- _Task item 1_:
In the piece on mortgages for buyers with a 10% deposit, reproduce everything from "Lenders had been" down to "from the market.".
- _Task item 2_:
Pick up the article on mortgages for buyers with a 10% deposit and carry it on from its final sentence.

- _Text_:
=== Begin Enclosure ===

Mortgage products for homeowners with a deposit of 10% of their property's value have risen more than fourfold compared with last summer's low.
The increase, based on figures from financial information service Moneyfacts, could offer some relief to first-time buyers.
But the cost of mortgages will remain an issue for many.
'Homeownership dreams'
In early September last year, there were only 44 mortgage products available for those able to offer a 10% deposit. At the same time, first-time buyers putting money aside for a deposit were faced with pressures of poor savings rates and rising house prices.
That choice has now risen to 197 products, according to the Moneyfacts figures, with some big lenders returning in recent weeks.
Mortgage products for those able to offer a 15% deposit have also risen sharply, although the choice was already much greater.
"First-time buyers who may have been concerned that with record low savings rates and increasing house prices, their homeownership dreams may have had to be shelved, may have been pleased to note that we are now seeing some providers return products for those with 10% deposits," said Eleanor Williams, from Moneyfacts.
Lenders had been grappling with the practical effects that the coronavirus pandemic brought to their business.
While some new businesses targeted first-time buyers on social media, many traditional lenders withdrew products from the market.
Staff shortages, and employees working from home, meant they were unable to process applications as fast as they had before the pandemic.

=== End Enclosure ===

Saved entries
=== Begin Enclosure ===

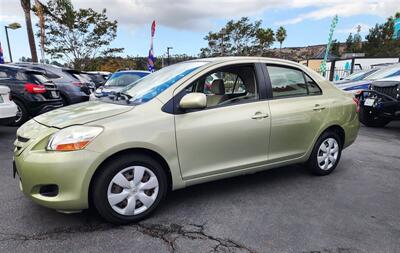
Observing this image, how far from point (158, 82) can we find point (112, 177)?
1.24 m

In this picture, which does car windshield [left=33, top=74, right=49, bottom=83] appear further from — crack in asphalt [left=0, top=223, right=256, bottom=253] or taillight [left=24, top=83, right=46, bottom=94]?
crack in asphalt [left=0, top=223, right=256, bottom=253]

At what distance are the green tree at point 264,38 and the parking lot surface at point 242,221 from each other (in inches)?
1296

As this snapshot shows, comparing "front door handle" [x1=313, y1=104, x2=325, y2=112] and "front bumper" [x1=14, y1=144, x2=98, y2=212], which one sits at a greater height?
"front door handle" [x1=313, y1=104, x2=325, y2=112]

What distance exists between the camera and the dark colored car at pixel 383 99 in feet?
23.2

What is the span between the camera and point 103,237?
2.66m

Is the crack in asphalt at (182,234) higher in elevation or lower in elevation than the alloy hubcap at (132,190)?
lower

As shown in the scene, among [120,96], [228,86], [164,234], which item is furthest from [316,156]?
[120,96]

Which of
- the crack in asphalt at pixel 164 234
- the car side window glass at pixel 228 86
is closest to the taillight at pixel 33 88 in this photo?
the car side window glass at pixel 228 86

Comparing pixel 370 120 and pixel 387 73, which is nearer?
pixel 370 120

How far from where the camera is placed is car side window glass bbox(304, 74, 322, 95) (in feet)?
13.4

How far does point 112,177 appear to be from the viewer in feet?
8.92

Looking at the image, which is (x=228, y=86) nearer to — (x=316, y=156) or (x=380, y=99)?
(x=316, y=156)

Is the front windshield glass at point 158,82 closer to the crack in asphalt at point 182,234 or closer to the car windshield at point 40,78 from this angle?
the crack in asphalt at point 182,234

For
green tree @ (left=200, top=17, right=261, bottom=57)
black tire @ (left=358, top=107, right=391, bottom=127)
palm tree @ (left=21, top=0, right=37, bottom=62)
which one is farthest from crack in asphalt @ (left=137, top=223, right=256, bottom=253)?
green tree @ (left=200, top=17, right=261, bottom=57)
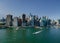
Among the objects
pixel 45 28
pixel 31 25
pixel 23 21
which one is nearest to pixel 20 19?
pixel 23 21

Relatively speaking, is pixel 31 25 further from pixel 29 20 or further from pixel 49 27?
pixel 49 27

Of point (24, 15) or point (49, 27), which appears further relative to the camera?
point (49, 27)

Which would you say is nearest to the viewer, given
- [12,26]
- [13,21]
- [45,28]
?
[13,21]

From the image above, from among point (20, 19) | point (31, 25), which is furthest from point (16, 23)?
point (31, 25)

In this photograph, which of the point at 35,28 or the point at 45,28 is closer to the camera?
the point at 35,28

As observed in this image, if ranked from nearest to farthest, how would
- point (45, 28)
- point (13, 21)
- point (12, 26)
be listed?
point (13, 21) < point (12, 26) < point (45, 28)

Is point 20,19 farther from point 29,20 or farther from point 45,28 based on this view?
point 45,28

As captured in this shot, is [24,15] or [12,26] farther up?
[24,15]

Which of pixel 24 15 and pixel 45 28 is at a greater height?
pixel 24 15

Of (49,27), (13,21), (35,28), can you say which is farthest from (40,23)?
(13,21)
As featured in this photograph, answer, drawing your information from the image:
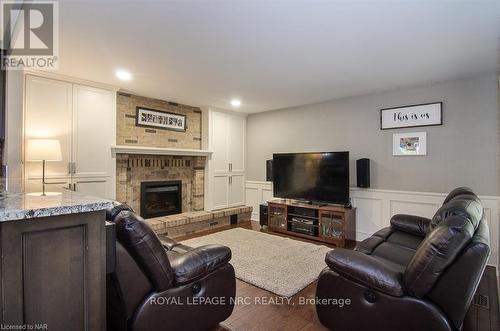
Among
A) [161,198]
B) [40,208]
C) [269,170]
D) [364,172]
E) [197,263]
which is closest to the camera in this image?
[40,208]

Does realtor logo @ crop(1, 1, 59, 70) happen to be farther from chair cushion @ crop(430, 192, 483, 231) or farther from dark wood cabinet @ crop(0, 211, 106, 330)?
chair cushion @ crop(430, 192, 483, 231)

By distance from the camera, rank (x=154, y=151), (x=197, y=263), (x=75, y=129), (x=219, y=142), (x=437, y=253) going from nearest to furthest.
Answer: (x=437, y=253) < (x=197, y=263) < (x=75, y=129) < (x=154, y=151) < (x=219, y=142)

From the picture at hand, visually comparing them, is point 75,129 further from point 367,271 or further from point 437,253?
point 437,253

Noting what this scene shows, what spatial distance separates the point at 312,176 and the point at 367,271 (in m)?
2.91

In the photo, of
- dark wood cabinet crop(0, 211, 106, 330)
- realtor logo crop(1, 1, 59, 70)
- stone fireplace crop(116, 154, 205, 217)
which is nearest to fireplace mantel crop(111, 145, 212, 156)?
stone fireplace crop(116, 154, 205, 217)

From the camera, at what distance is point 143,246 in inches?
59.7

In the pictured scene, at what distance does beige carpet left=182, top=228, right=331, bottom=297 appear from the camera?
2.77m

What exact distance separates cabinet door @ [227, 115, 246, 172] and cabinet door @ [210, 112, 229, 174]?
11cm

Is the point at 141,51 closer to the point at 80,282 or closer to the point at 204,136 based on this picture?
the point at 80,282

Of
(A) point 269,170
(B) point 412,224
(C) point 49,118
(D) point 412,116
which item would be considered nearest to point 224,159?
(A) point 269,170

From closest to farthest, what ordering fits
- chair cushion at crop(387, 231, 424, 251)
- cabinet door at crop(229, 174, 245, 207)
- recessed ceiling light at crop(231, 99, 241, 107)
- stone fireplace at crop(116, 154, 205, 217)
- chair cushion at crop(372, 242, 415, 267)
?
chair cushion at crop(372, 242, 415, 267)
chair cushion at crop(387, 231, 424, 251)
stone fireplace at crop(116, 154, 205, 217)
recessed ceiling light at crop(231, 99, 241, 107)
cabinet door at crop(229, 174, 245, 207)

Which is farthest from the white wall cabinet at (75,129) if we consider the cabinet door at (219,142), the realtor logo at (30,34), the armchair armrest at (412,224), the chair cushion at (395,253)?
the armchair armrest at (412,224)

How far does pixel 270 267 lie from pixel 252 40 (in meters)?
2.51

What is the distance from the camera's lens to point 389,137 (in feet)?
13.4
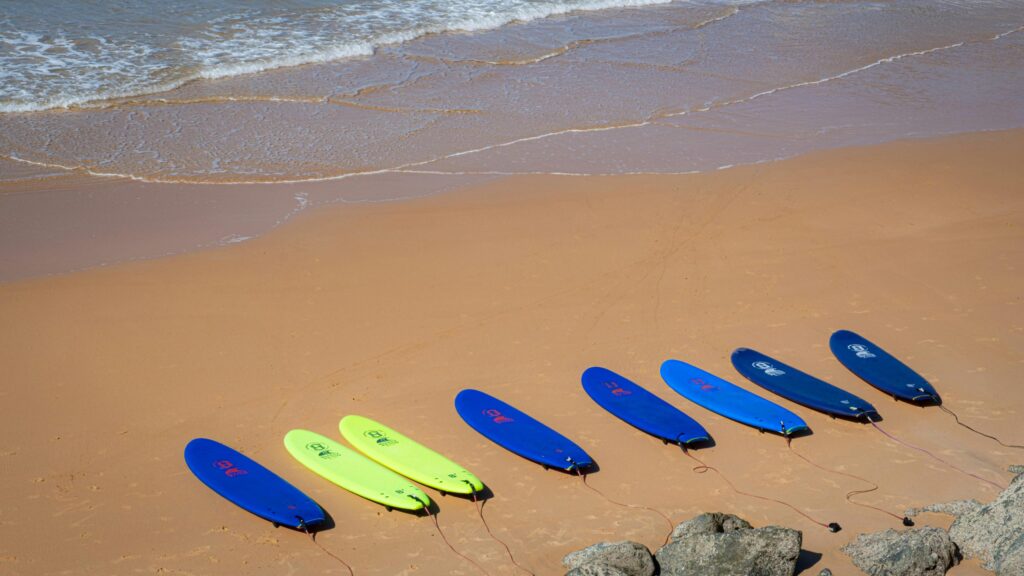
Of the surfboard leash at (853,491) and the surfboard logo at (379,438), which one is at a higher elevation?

=== End Enclosure ===

- _Response box 1_:
Lenders had been grappling with the practical effects that the coronavirus pandemic brought to their business.
While some new businesses targeted first-time buyers on social media, many traditional lenders withdrew products from the market.

- _Response box 2_:
There were also concerns among lenders that, despite strong activity in the housing market, riskier - and younger - first-time buyers could find it difficult to make mortgage repayments during an economic slowdown caused by the pandemic.
Research has shown that younger workers are more at risk of redundancy.
Aaron Strutt, from mortgage broker Trinity Financial, said lenders were now working more efficiently despite staff still being at home.
He said that some of the biggest mortgage lenders had returned to the market. Some of the mortgage rates they were offering were not as attractive as they had been, but competition would help push down costs.
"If you are planning to purchase a property and have a 10% deposit the mortgage rates are not as cheap as they used to be, but they are getting better," he said.
Many thousands of existing mortgage-holders who had struggled to make their repayments during the pandemic had taken payment "holidays", which are deferrals on payments.
The latest figures from UK Finance, which represents lenders, show that 130,000 mortgage payment holidays were in place at the end of December 2020, down from a peak of 1.8 million in June last year.